• EXERCISE DESCRIPTION:
Would you write out the data below exactly, with every line intact?

• DATASET EXTRACT:
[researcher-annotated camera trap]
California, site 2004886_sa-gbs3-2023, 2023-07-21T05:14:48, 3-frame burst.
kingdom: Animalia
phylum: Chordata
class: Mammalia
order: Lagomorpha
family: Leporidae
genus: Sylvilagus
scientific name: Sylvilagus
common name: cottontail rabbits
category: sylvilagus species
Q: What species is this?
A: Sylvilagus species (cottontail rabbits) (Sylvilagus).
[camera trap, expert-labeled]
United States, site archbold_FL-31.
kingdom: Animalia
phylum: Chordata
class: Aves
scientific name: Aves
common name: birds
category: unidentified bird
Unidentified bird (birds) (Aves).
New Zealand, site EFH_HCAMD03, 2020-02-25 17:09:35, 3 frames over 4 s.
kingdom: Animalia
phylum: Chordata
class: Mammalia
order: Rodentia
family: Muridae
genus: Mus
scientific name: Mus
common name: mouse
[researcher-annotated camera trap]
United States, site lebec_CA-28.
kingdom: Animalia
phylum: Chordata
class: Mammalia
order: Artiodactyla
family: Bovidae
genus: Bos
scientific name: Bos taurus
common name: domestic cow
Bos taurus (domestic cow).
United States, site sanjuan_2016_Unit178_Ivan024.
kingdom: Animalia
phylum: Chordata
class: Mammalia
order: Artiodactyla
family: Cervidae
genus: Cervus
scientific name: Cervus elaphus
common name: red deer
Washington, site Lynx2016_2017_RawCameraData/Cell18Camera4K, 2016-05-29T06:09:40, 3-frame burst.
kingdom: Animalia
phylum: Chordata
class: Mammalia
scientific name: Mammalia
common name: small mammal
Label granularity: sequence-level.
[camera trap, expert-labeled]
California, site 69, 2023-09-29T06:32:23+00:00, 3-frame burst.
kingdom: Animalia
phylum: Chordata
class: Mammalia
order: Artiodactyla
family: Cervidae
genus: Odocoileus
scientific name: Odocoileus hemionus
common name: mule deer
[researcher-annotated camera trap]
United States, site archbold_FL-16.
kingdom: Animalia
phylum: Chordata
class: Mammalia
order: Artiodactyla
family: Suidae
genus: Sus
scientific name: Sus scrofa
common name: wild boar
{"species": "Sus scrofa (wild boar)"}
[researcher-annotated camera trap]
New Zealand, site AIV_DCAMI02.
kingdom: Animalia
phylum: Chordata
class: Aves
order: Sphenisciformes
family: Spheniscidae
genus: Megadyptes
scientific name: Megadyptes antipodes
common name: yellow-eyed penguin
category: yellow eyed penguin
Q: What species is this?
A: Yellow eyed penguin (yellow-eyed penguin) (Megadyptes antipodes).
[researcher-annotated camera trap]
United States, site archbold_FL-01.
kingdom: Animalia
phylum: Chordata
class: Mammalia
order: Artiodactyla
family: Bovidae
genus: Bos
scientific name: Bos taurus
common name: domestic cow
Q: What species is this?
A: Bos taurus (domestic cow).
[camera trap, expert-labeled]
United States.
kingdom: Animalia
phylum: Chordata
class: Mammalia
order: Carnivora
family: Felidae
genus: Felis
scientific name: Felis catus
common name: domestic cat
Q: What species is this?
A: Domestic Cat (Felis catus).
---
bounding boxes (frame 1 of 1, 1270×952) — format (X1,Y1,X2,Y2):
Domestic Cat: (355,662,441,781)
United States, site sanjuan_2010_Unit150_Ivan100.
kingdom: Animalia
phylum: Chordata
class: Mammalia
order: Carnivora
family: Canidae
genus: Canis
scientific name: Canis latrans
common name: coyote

• EXERCISE RESPONSE:
[researcher-annotated camera trap]
California, site 2004886_sa-gbs3-2023, 2023-07-21T05:14:48, 3-frame burst.
kingdom: Animalia
phylum: Chordata
class: Mammalia
order: Lagomorpha
family: Leporidae
genus: Sylvilagus
scientific name: Sylvilagus
common name: cottontail rabbits
category: sylvilagus species
Q: What species is this?
A: Sylvilagus species (cottontail rabbits) (Sylvilagus).
[camera trap, expert-labeled]
United States, site archbold_FL-31.
kingdom: Animalia
phylum: Chordata
class: Aves
scientific name: Aves
common name: birds
category: unidentified bird
Unidentified bird (birds) (Aves).
New Zealand, site EFH_HCAMD03, 2020-02-25 17:09:35, 3 frames over 4 s.
kingdom: Animalia
phylum: Chordata
class: Mammalia
order: Rodentia
family: Muridae
genus: Mus
scientific name: Mus
common name: mouse
[researcher-annotated camera trap]
United States, site lebec_CA-28.
kingdom: Animalia
phylum: Chordata
class: Mammalia
order: Artiodactyla
family: Bovidae
genus: Bos
scientific name: Bos taurus
common name: domestic cow
Bos taurus (domestic cow).
United States, site sanjuan_2016_Unit178_Ivan024.
kingdom: Animalia
phylum: Chordata
class: Mammalia
order: Artiodactyla
family: Cervidae
genus: Cervus
scientific name: Cervus elaphus
common name: red deer
Washington, site Lynx2016_2017_RawCameraData/Cell18Camera4K, 2016-05-29T06:09:40, 3-frame burst.
kingdom: Animalia
phylum: Chordata
class: Mammalia
scientific name: Mammalia
common name: small mammal
Label granularity: sequence-level.
[camera trap, expert-labeled]
California, site 69, 2023-09-29T06:32:23+00:00, 3-frame burst.
kingdom: Animalia
phylum: Chordata
class: Mammalia
order: Artiodactyla
family: Cervidae
genus: Odocoileus
scientific name: Odocoileus hemionus
common name: mule deer
[researcher-annotated camera trap]
United States, site archbold_FL-16.
kingdom: Animalia
phylum: Chordata
class: Mammalia
order: Artiodactyla
family: Suidae
genus: Sus
scientific name: Sus scrofa
common name: wild boar
{"species": "Sus scrofa (wild boar)"}
[researcher-annotated camera trap]
New Zealand, site AIV_DCAMI02.
kingdom: Animalia
phylum: Chordata
class: Aves
order: Sphenisciformes
family: Spheniscidae
genus: Megadyptes
scientific name: Megadyptes antipodes
common name: yellow-eyed penguin
category: yellow eyed penguin
Q: What species is this?
A: Yellow eyed penguin (yellow-eyed penguin) (Megadyptes antipodes).
[researcher-annotated camera trap]
United States, site archbold_FL-01.
kingdom: Animalia
phylum: Chordata
class: Mammalia
order: Artiodactyla
family: Bovidae
genus: Bos
scientific name: Bos taurus
common name: domestic cow
Q: What species is this?
A: Bos taurus (domestic cow).
[camera trap, expert-labeled]
United States.
kingdom: Animalia
phylum: Chordata
class: Mammalia
order: Carnivora
family: Felidae
genus: Felis
scientific name: Felis catus
common name: domestic cat
Q: What species is this?
A: Domestic Cat (Felis catus).
---
bounding boxes (frame 1 of 1, 1270×952) — format (X1,Y1,X2,Y2):
Domestic Cat: (355,662,441,781)
United States, site sanjuan_2010_Unit150_Ivan100.
kingdom: Animalia
phylum: Chordata
class: Mammalia
order: Carnivora
family: Canidae
genus: Canis
scientific name: Canis latrans
common name: coyote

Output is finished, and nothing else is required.